■ Raw data:

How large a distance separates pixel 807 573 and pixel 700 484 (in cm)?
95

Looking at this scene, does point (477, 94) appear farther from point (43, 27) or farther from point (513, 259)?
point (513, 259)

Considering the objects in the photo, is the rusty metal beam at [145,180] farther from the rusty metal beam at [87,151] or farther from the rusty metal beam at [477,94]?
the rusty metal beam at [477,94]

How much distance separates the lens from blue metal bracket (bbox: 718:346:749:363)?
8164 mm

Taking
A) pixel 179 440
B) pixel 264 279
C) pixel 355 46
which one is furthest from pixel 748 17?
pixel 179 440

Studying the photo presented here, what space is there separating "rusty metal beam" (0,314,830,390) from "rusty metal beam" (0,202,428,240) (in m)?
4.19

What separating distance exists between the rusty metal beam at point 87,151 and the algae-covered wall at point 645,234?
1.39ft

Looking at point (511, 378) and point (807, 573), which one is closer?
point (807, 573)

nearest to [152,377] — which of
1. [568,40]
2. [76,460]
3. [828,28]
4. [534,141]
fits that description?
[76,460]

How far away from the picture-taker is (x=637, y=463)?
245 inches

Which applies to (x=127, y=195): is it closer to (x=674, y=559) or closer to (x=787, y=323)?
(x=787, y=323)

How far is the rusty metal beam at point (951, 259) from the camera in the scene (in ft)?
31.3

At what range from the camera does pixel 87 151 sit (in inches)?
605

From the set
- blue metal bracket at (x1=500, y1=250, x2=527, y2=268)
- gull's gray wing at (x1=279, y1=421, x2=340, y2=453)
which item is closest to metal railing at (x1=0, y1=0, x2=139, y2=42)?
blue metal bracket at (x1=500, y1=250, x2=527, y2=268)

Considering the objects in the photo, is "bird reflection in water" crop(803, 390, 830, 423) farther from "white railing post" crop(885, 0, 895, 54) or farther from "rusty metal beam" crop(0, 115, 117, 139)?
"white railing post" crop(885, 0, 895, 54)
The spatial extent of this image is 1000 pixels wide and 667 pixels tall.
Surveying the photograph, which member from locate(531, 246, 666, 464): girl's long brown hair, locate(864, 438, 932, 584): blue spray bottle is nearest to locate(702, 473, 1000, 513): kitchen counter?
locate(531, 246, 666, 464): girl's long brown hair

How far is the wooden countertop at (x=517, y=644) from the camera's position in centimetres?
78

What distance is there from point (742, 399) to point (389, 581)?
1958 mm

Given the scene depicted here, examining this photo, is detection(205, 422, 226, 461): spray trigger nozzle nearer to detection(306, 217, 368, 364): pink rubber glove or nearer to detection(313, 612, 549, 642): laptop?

■ Request:
Rewrite every item above, putting "viewer" wherever "camera" appears and changing nothing else.

■ Exercise solution:
How large a distance separates pixel 807 573 and pixel 700 484 (in cm)?
95

Looking at this scene, does point (477, 94) appear farther from point (43, 27) or farther from point (513, 259)?
point (513, 259)

Considering the objects in the photo, is the rusty metal beam at [145,180] farther from the rusty metal beam at [87,151] or farther from the rusty metal beam at [477,94]?
the rusty metal beam at [477,94]

How much distance separates the lens from blue metal bracket (bbox: 718:346:749:363)?
8164 mm

Taking
A) pixel 179 440
B) pixel 264 279
C) pixel 355 46
which one is furthest from pixel 748 17?
pixel 179 440

Studying the photo presented here, what space is there separating "rusty metal beam" (0,314,830,390) from "rusty metal beam" (0,202,428,240) (in m)?
4.19

What separating distance exists between the rusty metal beam at point 87,151 and the algae-covered wall at point 645,234?
1.39ft

Looking at point (511, 378) and point (807, 573), which one is closer?
point (807, 573)

nearest to [152,377] — which of
1. [568,40]
2. [76,460]
3. [828,28]
4. [534,141]
fits that description?
[76,460]

How far away from the picture-taker is (x=637, y=463)?
245 inches

Which applies to (x=127, y=195): is it closer to (x=674, y=559) or closer to (x=787, y=323)?
(x=787, y=323)

How far is the rusty metal beam at point (951, 259) from the viewer in the scene (in ft)?
31.3

At what range from the viewer does pixel 87 151 sit (in inches)?
605

From the set
- blue metal bracket at (x1=500, y1=250, x2=527, y2=268)
- gull's gray wing at (x1=279, y1=421, x2=340, y2=453)
which item is closest to metal railing at (x1=0, y1=0, x2=139, y2=42)?
blue metal bracket at (x1=500, y1=250, x2=527, y2=268)

Considering the objects in the photo, is "bird reflection in water" crop(803, 390, 830, 423) farther from "white railing post" crop(885, 0, 895, 54) or farther from "rusty metal beam" crop(0, 115, 117, 139)?
"white railing post" crop(885, 0, 895, 54)
The spatial extent of this image is 1000 pixels wide and 667 pixels tall.
Surveying the photograph, which member from locate(531, 246, 666, 464): girl's long brown hair, locate(864, 438, 932, 584): blue spray bottle is nearest to locate(702, 473, 1000, 513): kitchen counter?
locate(531, 246, 666, 464): girl's long brown hair

How far is the wooden countertop at (x=517, y=644) from the viewer's position in centimetres?
78

What distance is there from point (742, 399) to point (389, 581)?
1958 mm

Given the scene depicted here, examining this photo, is detection(205, 422, 226, 461): spray trigger nozzle nearer to detection(306, 217, 368, 364): pink rubber glove or nearer to detection(313, 612, 549, 642): laptop?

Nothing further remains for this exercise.